On the German side it is financially profitable. Germany is an expensive place to live and work and the U.S. presence there puts millions into its economy. This is pure expense on the U.S. side, so there is no good reason for the troops' continued presence from the point of view of the U.S. taxpayer.

Again from the German point of view, the U.S. troops allow Germany to not spend as much on its own defense. Although the Europe of 2009 is a very different place from that of the 19th and 20th centuries, there have been times when Germany lived in a dangerous neighborhood, given its frequent differences with France, Russia and others.

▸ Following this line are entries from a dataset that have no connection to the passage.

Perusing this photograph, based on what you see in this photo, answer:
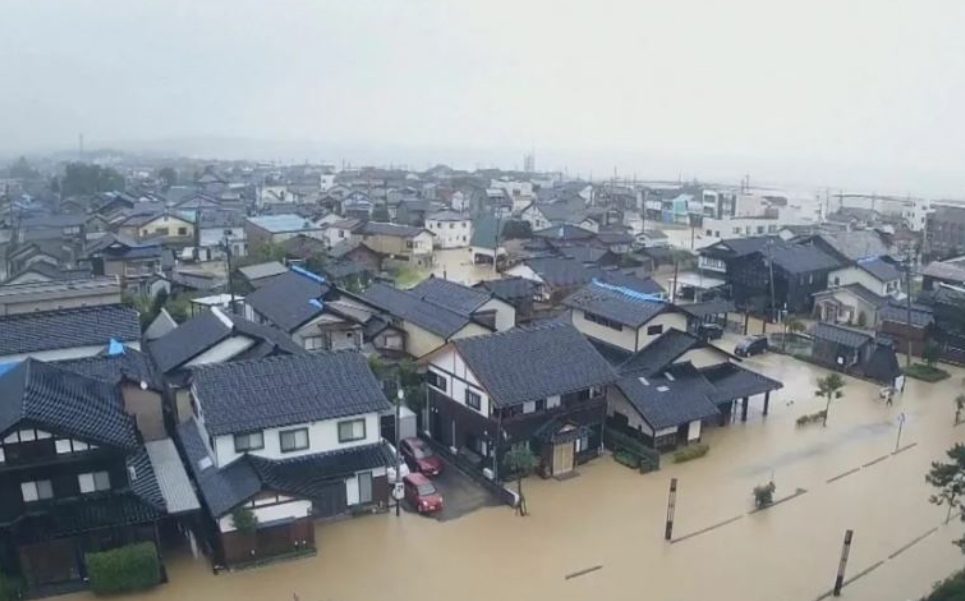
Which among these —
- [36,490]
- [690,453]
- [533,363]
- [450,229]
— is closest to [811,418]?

Germans who still have national nightmares about what its leaders did in both world wars are no doubt quite happy not to see Germany feel a need to rearm as much as it might otherwise, due to the presence of the U.S. forces.

So, really, the only loser in the current arrangement is the U.S. taxpayer, who maintains thousands of troops and many bases in expensive Germany, as opposed to bringing them home and deploying from the American homeland. And it is a little crazy to have U.S. forces based in Germany unnecessarily while we harass the Germans to send their troops to Afghanistan.

If the argument is that it is easier to deploy U.S. troops to the Middle East or elsewhere from Germany than it would be from the United States, then the question is, why does the United States have to have a deployable overseas presence in any case? Isn't that what all its ships and airplanes are for?